The two requests sound contradictory, but the engineers have pulled it off: The carbon-fiber-cased Vaio TX series tops Sony's model T with an 11.1- rather than 10.6-inch-diagonal widescreen display, while tipping the scales at just 2.8 pounds -- yes, including a DVD±RW drive as well as a 60GB hard disk. If you resisted the combination of ultraportable convenience and no-hotspot-required Web and e-mail access before, the TX makes resistance even harder -- if, that is, you don't balk at the premium price.

Flying First Class

That price starts at $2,000 for a model with 512MB of DDR-2/400 and a DVD-ROM/CD-RW combo drive and climbs to $2,600 for our TX670P test unit with 1GB of memory and the DVD±RW burner. The latter is a Matsushita slimline drive with double-layer DVD+R support and the world's smallest eject button: So tiny you press it with just the tip of a fingernail, it takes some groping and poking along the right edge of the laptop whenever you want to load or remove a disc.

The 11.1-inch screen reflects equally strenuous slimming; Sony claims it's no thicker than a stack of four credit cards, yet more than twice as sturdy or crack-resistant than its predecessor. With an overall system size of 7.7 by 10.7 by 1.1 inches, the Vaio will easily fit an airline tray table, even with the screen tilted back, even with the clod in front of you reclined to a dentist's-chair angle.

Featuring Sony's XBrite glossy black rather than gray finish, the LCD is bright and sharp enough for everyday text, splashy color images, and crisp DVD movies alike, though its 1,366 by 768 resolution leaves text and icons a bit on the small side. (As with the T350P, there's a function-key combination to toggle a slightly pixelated but easier-to-read magnified resolution of 1,064 by 600.) We found no bad pixels in our Vaio's display.

The TX670P wears one of Intel's Centrino stickers, testifying to its combination of the chipmaker's Pentium M 753 processor, 915GMS integrated-graphics chipset, and Pro/Wireless 2200BG 802.11b/g wireless network adapter. The Pentium M 753 is an ultra-low-voltage 1.2GHz CPU with 400MHz front-side bus and 2MB of Level 2 cache.

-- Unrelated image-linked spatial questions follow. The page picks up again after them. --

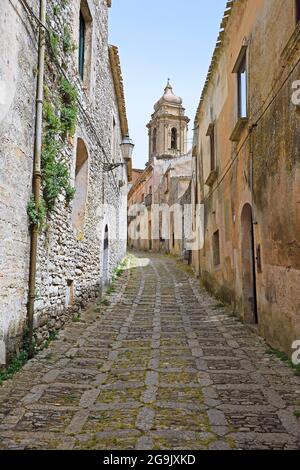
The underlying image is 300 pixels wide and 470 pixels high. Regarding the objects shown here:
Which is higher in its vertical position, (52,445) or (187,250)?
(187,250)

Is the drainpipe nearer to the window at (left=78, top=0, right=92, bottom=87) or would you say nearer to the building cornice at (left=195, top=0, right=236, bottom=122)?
the window at (left=78, top=0, right=92, bottom=87)

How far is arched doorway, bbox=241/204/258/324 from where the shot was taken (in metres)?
6.70

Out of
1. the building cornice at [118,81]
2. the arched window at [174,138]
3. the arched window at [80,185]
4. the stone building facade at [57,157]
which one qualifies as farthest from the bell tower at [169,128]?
the arched window at [80,185]

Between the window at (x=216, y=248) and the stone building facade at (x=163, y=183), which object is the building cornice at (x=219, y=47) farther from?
the stone building facade at (x=163, y=183)

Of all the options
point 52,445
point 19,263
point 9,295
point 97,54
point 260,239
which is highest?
point 97,54

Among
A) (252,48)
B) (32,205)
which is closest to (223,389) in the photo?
(32,205)

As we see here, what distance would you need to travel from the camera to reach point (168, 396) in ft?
11.5

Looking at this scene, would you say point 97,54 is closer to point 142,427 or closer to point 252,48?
point 252,48

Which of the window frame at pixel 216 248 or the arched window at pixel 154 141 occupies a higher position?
the arched window at pixel 154 141

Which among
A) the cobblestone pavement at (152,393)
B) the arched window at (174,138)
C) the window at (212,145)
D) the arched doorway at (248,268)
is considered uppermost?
the arched window at (174,138)

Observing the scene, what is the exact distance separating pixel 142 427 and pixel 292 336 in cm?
235

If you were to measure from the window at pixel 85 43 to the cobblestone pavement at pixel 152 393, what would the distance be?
515cm

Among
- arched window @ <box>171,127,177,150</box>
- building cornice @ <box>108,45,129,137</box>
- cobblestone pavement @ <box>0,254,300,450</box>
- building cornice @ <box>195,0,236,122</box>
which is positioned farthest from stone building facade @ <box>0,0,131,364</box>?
arched window @ <box>171,127,177,150</box>

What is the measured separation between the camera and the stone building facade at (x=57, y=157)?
12.9 ft
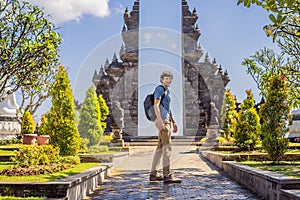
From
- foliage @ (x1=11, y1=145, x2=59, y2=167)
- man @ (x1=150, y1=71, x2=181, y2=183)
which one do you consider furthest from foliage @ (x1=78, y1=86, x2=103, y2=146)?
man @ (x1=150, y1=71, x2=181, y2=183)

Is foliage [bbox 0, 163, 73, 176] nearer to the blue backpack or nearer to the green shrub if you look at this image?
the green shrub

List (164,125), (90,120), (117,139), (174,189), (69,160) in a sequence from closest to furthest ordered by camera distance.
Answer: (174,189), (164,125), (69,160), (90,120), (117,139)

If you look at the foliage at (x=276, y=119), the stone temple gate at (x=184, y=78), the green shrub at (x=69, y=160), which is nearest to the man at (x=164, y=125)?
the green shrub at (x=69, y=160)

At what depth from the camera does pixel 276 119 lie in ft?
31.5

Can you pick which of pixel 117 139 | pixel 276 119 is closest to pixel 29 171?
pixel 276 119

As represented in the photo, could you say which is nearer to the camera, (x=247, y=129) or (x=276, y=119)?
(x=276, y=119)

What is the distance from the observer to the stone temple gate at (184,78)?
32.0 m

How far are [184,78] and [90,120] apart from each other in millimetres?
15314

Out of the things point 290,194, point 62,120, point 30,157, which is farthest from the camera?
point 62,120

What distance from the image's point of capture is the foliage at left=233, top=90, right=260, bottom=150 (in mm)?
15102

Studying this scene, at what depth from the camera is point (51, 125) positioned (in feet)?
36.9

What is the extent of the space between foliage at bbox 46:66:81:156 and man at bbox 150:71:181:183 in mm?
3795

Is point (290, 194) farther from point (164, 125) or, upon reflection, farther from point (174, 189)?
point (164, 125)

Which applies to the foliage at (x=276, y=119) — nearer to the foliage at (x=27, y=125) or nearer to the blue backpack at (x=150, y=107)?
the blue backpack at (x=150, y=107)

Along with the gigabyte of DDR-2/400 memory (expandable to 1.5GB) and 60MB, 4,200-rpm Toshiba hard drive, the Intel components power the Vaio to respectable business-but-not-game-worthy performance, including a BAPCo SysMark 2004 Office Productivity score of 93 and Futuremark PCMark05 rating of 1,370 (CPU 1,900; memory 1,846; hard disk 2,286; graphics 583).

When we call the 915GMS' Graphics Media Accelerator 900 video not game-worthy, we mean 15 frames per second in Wolfenstein: Enemy Territory and 5 fps with a graphics score of 558 in AquaMark3. The Sony's 3DMark05 score was 203.